Publishers Weekly caught up with Cleghorne to chat about his process, what inspires him, and where he gets his ideas.

When did you decide to start writing children's books and why?

I was sitting on a minibus on my way to a teaching job. The driver and a colleague were talking about a soccer game—a sport I don’t really follow—so my mind started to drift and form a wonderful story about a crack in the moon. Later, when I arrived home, I wrote the story down. From then on, I was hooked.

You have been a screenwriter, a ghostwriter, and a BBC playwright. Do any of these experiences inform your writing for children? If so, how?

Writing screenplays and radio plays has been a great help when it comes to writing books for children. Lots of children’s classics were tested on the stage long before they were made into books. In my mind’s eye, I see my books as animations, movies, and stage plays. I suppose it helps me hear the voices of my characters.

What was the inspiration behind I Want to Be a Dino-Kid?

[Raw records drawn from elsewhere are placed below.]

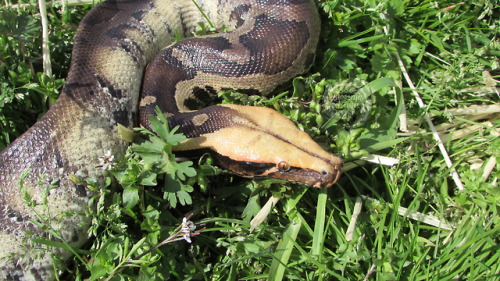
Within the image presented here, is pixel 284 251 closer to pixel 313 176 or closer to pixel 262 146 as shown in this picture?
pixel 313 176

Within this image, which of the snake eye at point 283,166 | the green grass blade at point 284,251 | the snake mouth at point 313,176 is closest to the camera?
the green grass blade at point 284,251

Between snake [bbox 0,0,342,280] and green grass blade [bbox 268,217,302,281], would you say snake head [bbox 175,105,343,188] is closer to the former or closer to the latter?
snake [bbox 0,0,342,280]

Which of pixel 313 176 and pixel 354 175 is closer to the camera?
pixel 313 176

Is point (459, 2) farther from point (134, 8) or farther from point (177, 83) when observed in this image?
point (134, 8)

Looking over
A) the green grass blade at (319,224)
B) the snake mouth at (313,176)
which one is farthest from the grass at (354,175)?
the snake mouth at (313,176)

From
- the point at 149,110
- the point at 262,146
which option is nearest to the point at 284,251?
the point at 262,146

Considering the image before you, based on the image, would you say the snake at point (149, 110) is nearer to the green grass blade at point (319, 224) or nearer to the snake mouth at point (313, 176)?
the snake mouth at point (313, 176)

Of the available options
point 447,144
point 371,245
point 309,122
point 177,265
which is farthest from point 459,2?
point 177,265
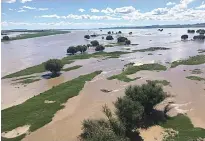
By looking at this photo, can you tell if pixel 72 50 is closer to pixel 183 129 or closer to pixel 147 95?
pixel 147 95

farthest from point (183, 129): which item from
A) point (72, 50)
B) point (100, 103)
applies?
point (72, 50)

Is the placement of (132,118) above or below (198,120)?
above

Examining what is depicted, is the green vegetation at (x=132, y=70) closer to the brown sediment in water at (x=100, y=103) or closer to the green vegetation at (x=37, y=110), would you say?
the brown sediment in water at (x=100, y=103)

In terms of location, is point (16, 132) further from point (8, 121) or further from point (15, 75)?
point (15, 75)

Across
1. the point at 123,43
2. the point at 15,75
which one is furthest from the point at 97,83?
the point at 123,43

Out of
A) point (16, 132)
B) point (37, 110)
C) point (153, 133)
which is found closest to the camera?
point (153, 133)

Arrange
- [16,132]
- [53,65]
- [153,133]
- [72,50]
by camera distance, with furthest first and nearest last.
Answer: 1. [72,50]
2. [53,65]
3. [16,132]
4. [153,133]

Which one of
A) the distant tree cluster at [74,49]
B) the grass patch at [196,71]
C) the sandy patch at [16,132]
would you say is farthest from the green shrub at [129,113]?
the distant tree cluster at [74,49]
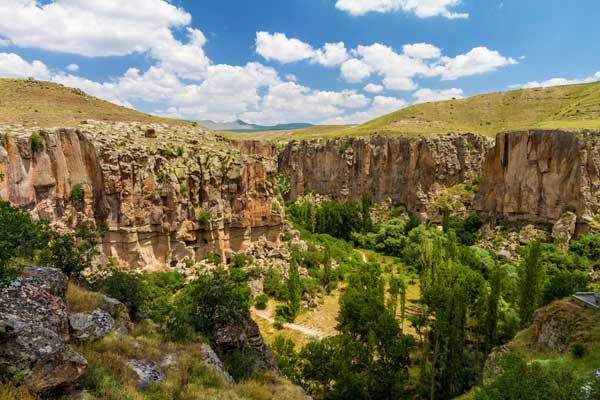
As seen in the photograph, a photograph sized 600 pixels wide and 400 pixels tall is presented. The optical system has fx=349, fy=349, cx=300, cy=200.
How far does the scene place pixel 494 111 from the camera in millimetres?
106688

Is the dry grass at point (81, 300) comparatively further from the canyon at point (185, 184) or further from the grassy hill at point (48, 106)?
the grassy hill at point (48, 106)

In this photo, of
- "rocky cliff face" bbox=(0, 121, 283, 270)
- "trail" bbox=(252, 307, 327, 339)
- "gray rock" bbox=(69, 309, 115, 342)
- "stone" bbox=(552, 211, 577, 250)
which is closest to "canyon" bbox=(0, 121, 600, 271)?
"rocky cliff face" bbox=(0, 121, 283, 270)

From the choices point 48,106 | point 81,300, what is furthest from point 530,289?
point 48,106

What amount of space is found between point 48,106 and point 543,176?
229ft

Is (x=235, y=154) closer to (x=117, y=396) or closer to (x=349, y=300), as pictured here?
(x=349, y=300)

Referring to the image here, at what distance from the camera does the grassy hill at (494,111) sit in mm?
90625

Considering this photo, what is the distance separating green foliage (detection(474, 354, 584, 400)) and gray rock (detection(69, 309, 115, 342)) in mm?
12888

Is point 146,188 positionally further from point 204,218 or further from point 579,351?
point 579,351

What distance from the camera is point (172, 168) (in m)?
38.4

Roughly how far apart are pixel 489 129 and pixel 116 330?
333ft

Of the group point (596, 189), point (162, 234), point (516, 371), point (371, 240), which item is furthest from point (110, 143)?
point (596, 189)

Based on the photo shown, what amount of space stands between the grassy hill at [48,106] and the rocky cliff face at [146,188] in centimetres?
465

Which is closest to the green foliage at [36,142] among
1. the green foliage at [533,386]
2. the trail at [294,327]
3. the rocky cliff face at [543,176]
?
the trail at [294,327]

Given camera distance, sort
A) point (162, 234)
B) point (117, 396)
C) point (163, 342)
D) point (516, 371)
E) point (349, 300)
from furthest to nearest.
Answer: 1. point (162, 234)
2. point (349, 300)
3. point (163, 342)
4. point (516, 371)
5. point (117, 396)
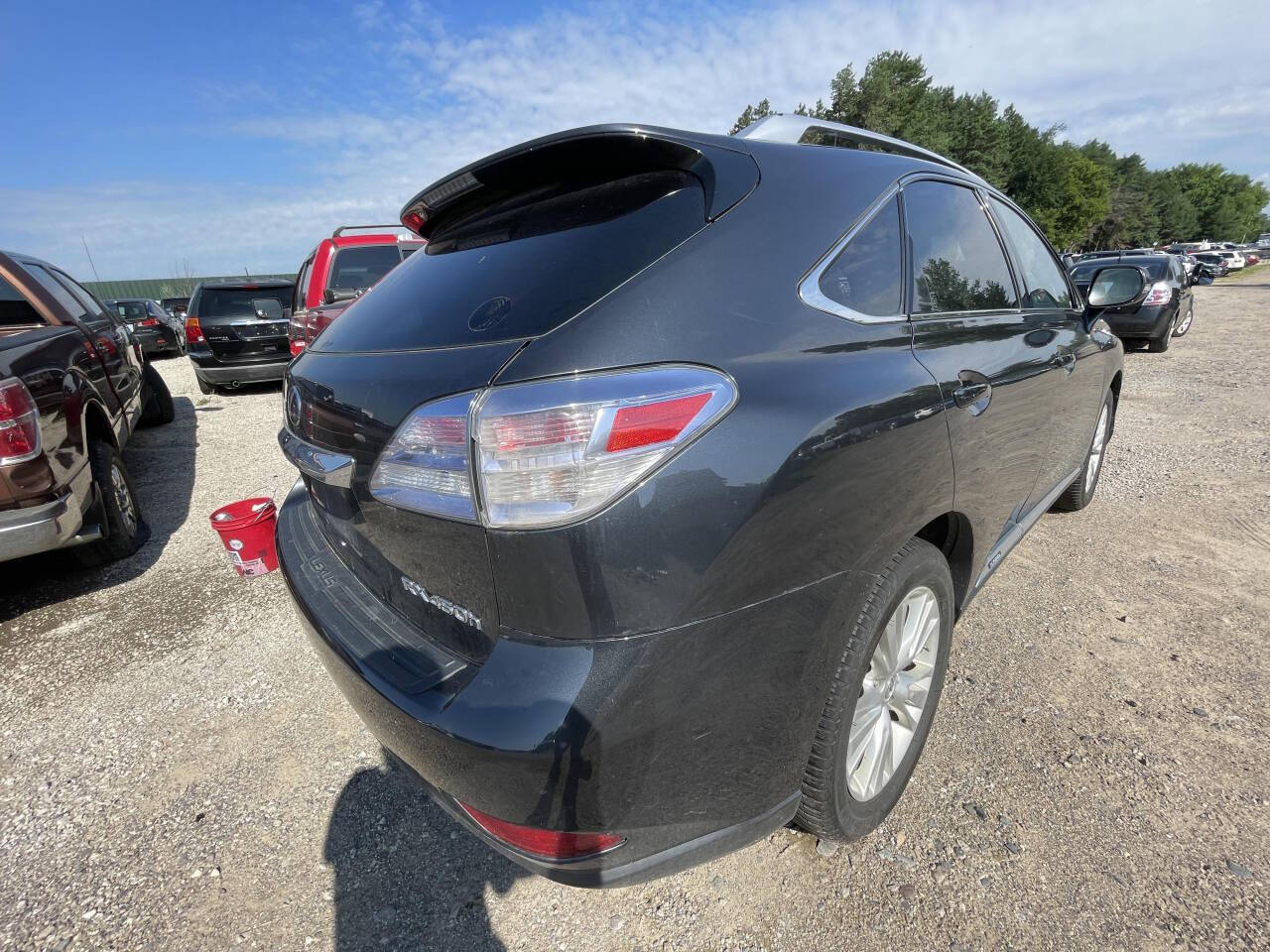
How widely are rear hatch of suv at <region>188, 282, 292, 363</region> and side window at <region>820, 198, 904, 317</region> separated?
29.6ft

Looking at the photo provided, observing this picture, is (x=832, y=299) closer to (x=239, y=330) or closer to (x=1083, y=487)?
(x=1083, y=487)

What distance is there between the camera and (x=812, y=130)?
2.05m

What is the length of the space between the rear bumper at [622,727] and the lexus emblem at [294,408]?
726 mm

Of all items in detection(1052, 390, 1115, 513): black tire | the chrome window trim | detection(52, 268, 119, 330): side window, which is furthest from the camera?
detection(52, 268, 119, 330): side window

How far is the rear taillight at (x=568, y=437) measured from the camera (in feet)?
3.62

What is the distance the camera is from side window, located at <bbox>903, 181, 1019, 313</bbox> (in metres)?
1.89

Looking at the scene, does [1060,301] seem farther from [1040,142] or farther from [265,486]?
[1040,142]

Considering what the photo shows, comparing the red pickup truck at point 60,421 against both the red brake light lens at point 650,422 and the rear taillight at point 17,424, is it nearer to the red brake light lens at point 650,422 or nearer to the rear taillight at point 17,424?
the rear taillight at point 17,424

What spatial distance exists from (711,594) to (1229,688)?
2.52 meters

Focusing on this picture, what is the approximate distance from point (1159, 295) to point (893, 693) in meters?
11.9

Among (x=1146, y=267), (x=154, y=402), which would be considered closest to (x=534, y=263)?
(x=154, y=402)

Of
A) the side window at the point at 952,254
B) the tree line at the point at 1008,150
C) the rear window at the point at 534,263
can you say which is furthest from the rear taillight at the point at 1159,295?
the tree line at the point at 1008,150

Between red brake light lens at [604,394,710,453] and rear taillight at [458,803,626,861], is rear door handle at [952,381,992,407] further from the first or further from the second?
rear taillight at [458,803,626,861]

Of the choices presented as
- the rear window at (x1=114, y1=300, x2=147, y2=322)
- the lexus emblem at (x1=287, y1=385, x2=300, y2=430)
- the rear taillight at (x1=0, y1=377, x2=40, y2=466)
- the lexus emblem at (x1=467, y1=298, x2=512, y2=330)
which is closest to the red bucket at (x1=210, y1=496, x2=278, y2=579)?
the rear taillight at (x1=0, y1=377, x2=40, y2=466)
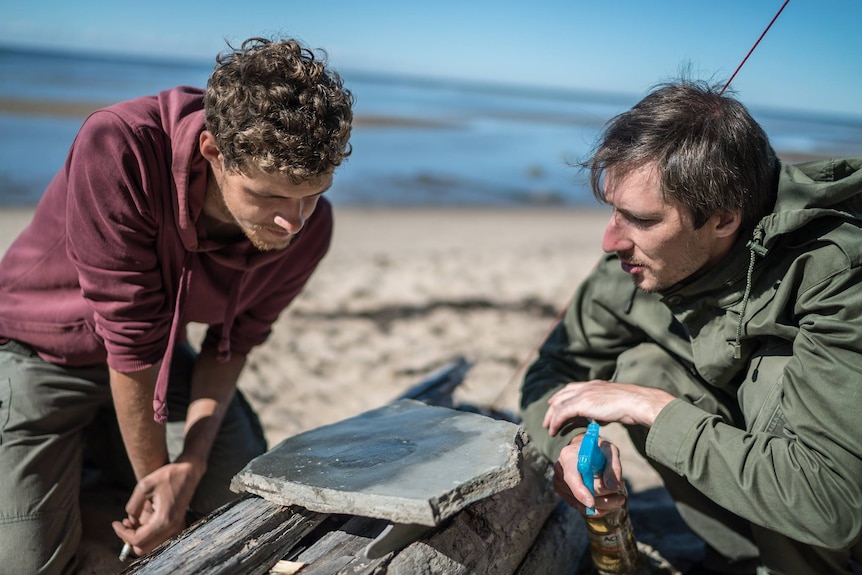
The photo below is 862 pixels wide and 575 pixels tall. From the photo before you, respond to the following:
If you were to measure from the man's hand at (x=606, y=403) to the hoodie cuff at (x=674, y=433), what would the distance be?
0.14ft

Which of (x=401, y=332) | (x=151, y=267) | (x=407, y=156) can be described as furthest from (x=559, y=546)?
(x=407, y=156)

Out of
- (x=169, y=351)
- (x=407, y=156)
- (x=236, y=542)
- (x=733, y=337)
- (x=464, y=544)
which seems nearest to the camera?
(x=236, y=542)

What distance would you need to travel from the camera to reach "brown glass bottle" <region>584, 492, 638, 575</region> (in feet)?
7.45

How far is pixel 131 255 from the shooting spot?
2.31 meters

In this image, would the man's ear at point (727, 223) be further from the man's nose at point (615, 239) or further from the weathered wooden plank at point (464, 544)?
the weathered wooden plank at point (464, 544)

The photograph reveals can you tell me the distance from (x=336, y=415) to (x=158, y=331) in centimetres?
163

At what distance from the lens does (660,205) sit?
2152mm

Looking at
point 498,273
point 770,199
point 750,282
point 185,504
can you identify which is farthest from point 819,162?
point 498,273

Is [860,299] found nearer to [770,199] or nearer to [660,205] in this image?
[770,199]

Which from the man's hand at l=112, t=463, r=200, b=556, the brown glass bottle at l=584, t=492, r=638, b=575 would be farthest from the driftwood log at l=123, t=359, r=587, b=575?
the man's hand at l=112, t=463, r=200, b=556

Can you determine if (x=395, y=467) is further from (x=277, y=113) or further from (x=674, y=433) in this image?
(x=277, y=113)

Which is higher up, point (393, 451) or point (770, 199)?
point (770, 199)

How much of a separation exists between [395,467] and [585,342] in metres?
1.03

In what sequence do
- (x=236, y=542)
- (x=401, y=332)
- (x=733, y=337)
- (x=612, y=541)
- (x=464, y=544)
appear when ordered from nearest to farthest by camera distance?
(x=236, y=542) → (x=464, y=544) → (x=733, y=337) → (x=612, y=541) → (x=401, y=332)
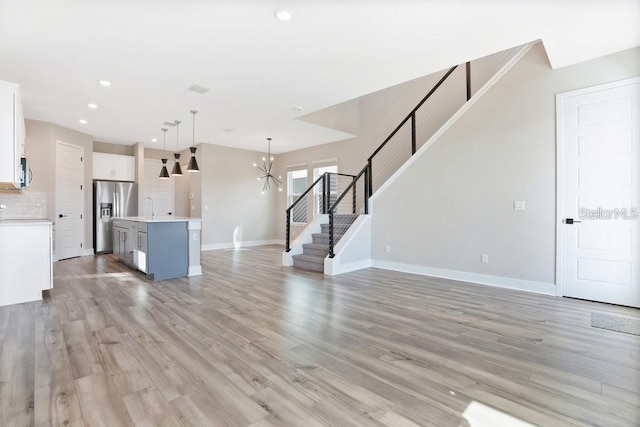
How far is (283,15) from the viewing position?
9.20ft

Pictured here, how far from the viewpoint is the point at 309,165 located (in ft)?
29.2

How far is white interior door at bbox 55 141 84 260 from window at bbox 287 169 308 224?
522cm

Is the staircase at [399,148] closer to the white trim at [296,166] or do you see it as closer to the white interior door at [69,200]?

My best friend growing up, Vernon, had huge orange hair. He was an amazing character, and anything he did had to be big and loud. When Vernon passed away, I knew that writing and illustrating Dino-Kid would be a fitting tribute to a friend who made every day of my youth absolutely hilarious.

Do you have a daily writing routine?

I write from late at night into the early hours. This is the time when I am less likely to be disturbed by a phone call or visitors to my home. I try to get an hour’s worth of ideas jotted down, and then I put another five hours into developing stories. Also, I love the silence of the street at night.

How long, on average, does it take for you to write a children’s book?

I wrote and illustrated one book in a single day—I won’t say which one—and I wrote and illustrated Mich & Moose over six months. On average, it takes me three months to complete a picture book.

Is there a through line that connects all of your children’s books?

There are some things that connect one or two of the picture books I’ve written. For instance, the bowl of bug soup that features on the last page in the Mich & Moose: Sticky Business book is also featured as the first bowl of soup in the Bug Soup book. That aside, my books come from random thoughts or dreams and are mostly unconnected.

What are you currently working on?

Bug Soup 2: You’re Gonna Need a Bigger Bowl! I have wanted to do a follow-up to Bug Soup for some time, and now it is finally underway. Other books coming this fall from Puppy Dogs & Ice Cream include Grace Grumpy Face, Where’s Lucy Clementine?, and Cock-A-Doodle Chicken Noodle. Stay tuned...more to come about these titles soon!

Where did the idea for Bug Soup come from?

I had just finished writing and illustrating Mich & Moose: Sticky Business when a friend of mine saw the book’s final illustration, which I had posted on social media. The illustration featured a soup bowl full of cartoon bugs that I had labeled “bug soup.” My friend immediately messaged me and asked where he could buy my new bug soup book. His children had seen the illustration and really wanted the book. So, I thought I’d better write it before someone else did!